**Directions:** Your reply should hold only the lines from the records below where "Time" occurs.

**Data to use:**
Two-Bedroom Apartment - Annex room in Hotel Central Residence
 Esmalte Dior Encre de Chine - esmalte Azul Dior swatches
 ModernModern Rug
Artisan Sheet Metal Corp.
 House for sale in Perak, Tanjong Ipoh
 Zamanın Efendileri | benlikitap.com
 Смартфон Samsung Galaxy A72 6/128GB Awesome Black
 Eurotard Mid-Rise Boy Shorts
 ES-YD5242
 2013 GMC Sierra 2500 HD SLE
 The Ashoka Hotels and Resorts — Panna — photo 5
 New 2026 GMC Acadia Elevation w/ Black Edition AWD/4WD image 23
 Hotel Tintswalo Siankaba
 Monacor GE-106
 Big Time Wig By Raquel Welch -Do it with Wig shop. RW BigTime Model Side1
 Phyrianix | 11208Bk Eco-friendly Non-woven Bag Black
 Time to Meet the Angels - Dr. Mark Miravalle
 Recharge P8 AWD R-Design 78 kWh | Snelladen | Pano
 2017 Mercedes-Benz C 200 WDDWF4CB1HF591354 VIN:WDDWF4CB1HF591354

**Task result:**
 Big Time Wig By Raquel Welch -Do it with Wig shop. RW BigTime Model Side1
 Time to Meet the Angels - Dr. Mark Miravalle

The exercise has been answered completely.